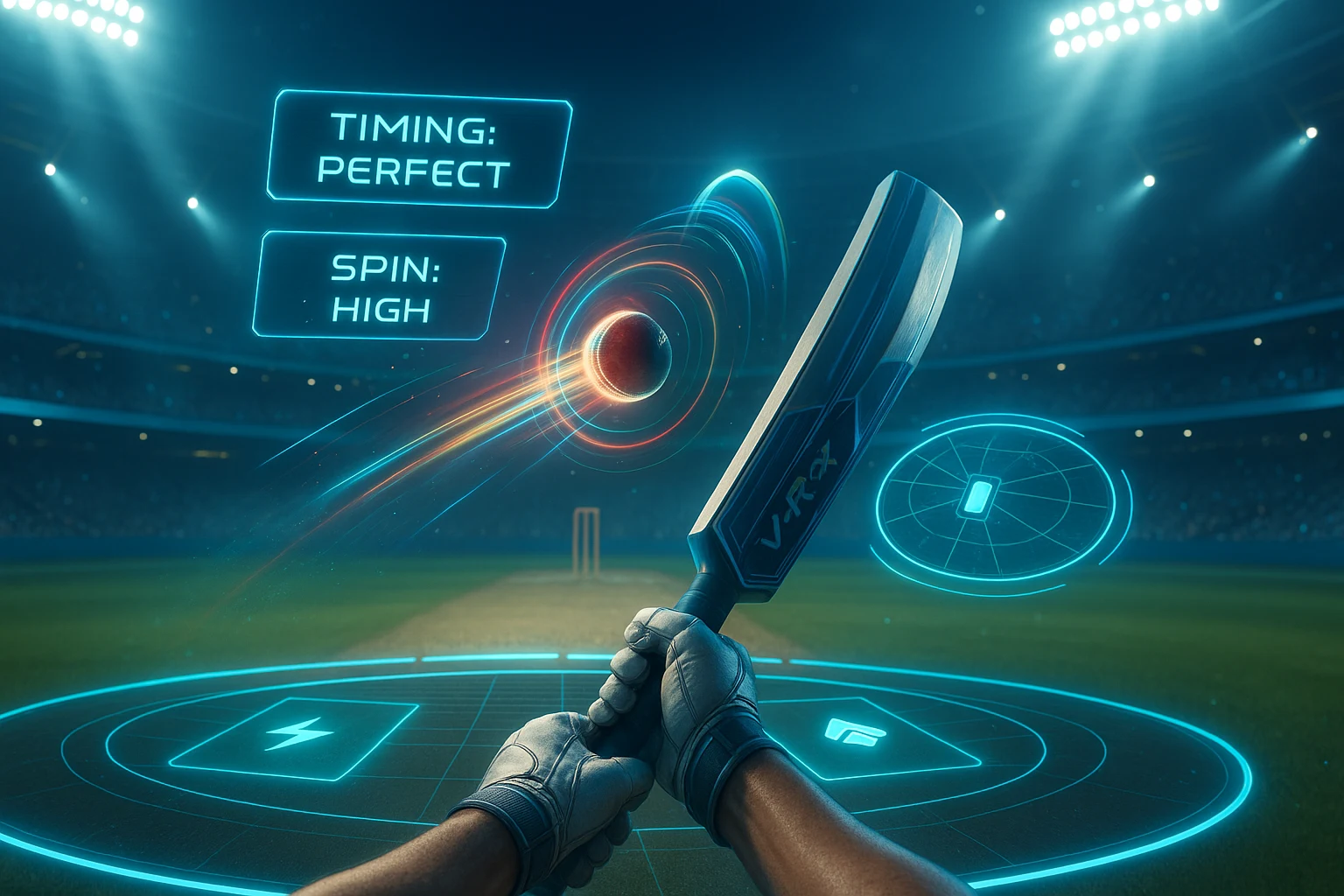VR Cricket War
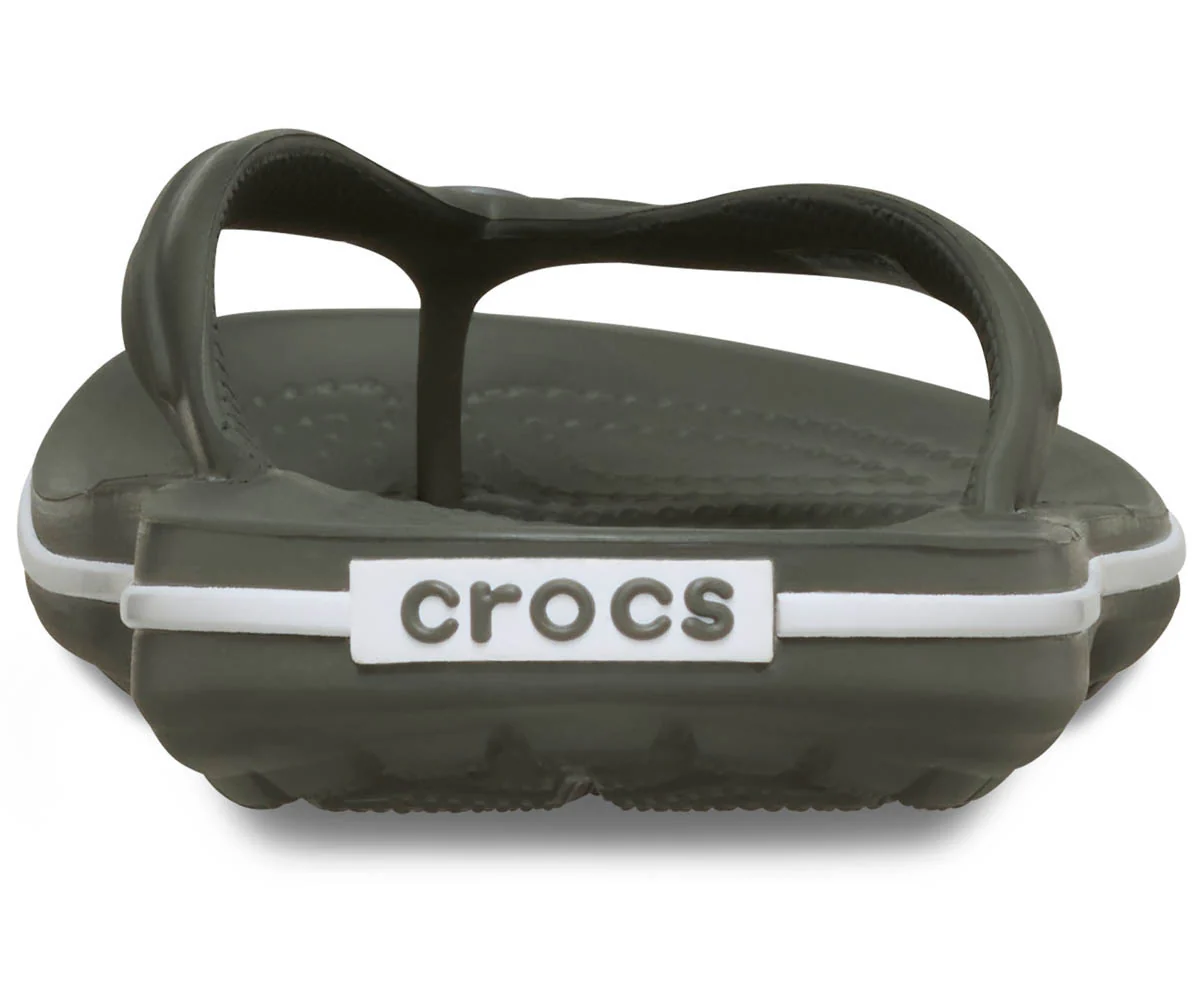 Crocband Flip Flop - Dusty Olive - Image 6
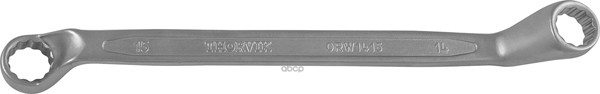 Ключ Гаечный Накидной Изогнутый 75°, 14X15 Мм THORVIK арт. ORW1415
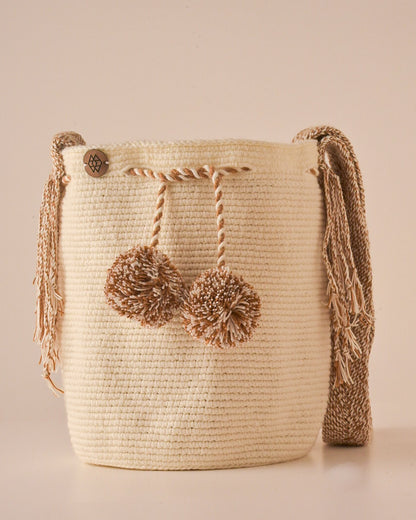 Mochila Unicolor Mediana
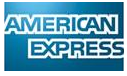 Esta tienda admite pagos mediante American Express.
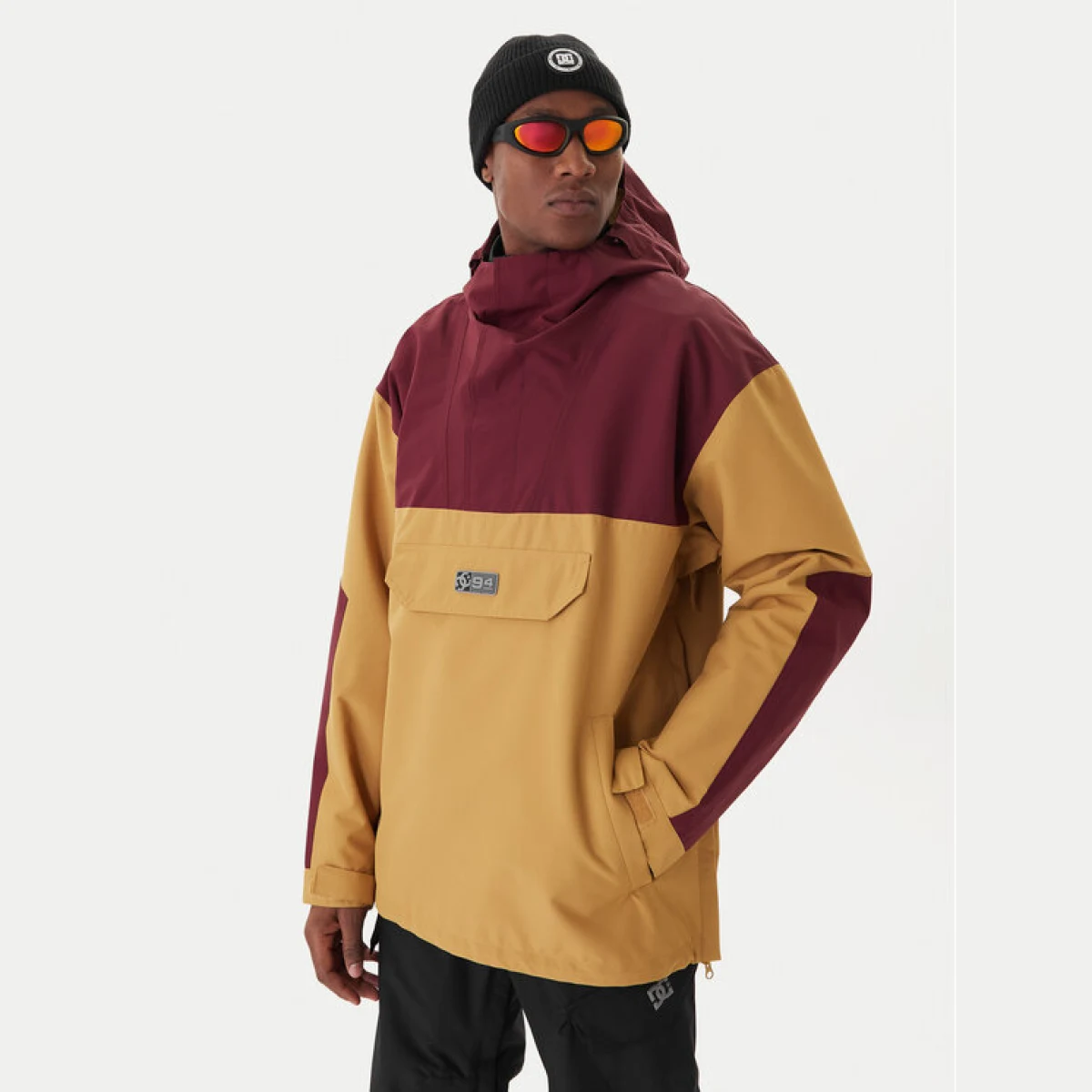 DC Shoes Jakna za snowboard Anorak ADYTJ03088 Pisana Reglan Fit · záber 5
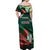 Bangladesh Victory Day Personalized Off Shoulder Maxi Dress Since 1971 with Flag Art - Wonder Print Shop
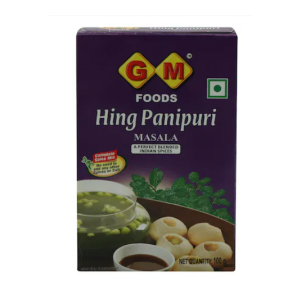 GM Foods Hing Pani Puri Masala 100 g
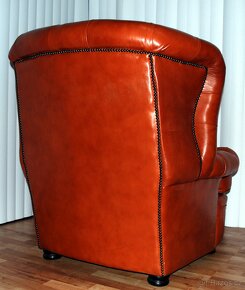 CHESTERFIELD-KŘESLO-KUZE-zn.-WADE-ANGLIE - 7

===

* **Work instruction**:
Put each line of the material above into a two-column Markdown table, with "Row" holding a sequential row number and "Entry" holding the line's text. Skip any blank lines and omit the pictures.

* **Solution for this task**:
| Row | Entry |
|---|---|
| 1 | VR Cricket War |
| 2 |  Crocband Flip Flop - Dusty Olive - Image 6 |
| 3 |  Ключ Гаечный Накидной Изогнутый 75°, 14X15 Мм THORVIK арт. ORW1415 |
| 4 |  Mochila Unicolor Mediana |
| 5 |  Esta tienda admite pagos mediante American Express. |
| 6 |  DC Shoes Jakna za snowboard Anorak ADYTJ03088 Pisana Reglan Fit · záber 5 |
| 7 |  Bangladesh Victory Day Personalized Off Shoulder Maxi Dress Since 1971 with Flag Art - Wonder Print Shop |
| 8 |  GM Foods Hing Pani Puri Masala 100 g |
| 9 |  CHESTERFIELD-KŘESLO-KUZE-zn.-WADE-ANGLIE - 7 |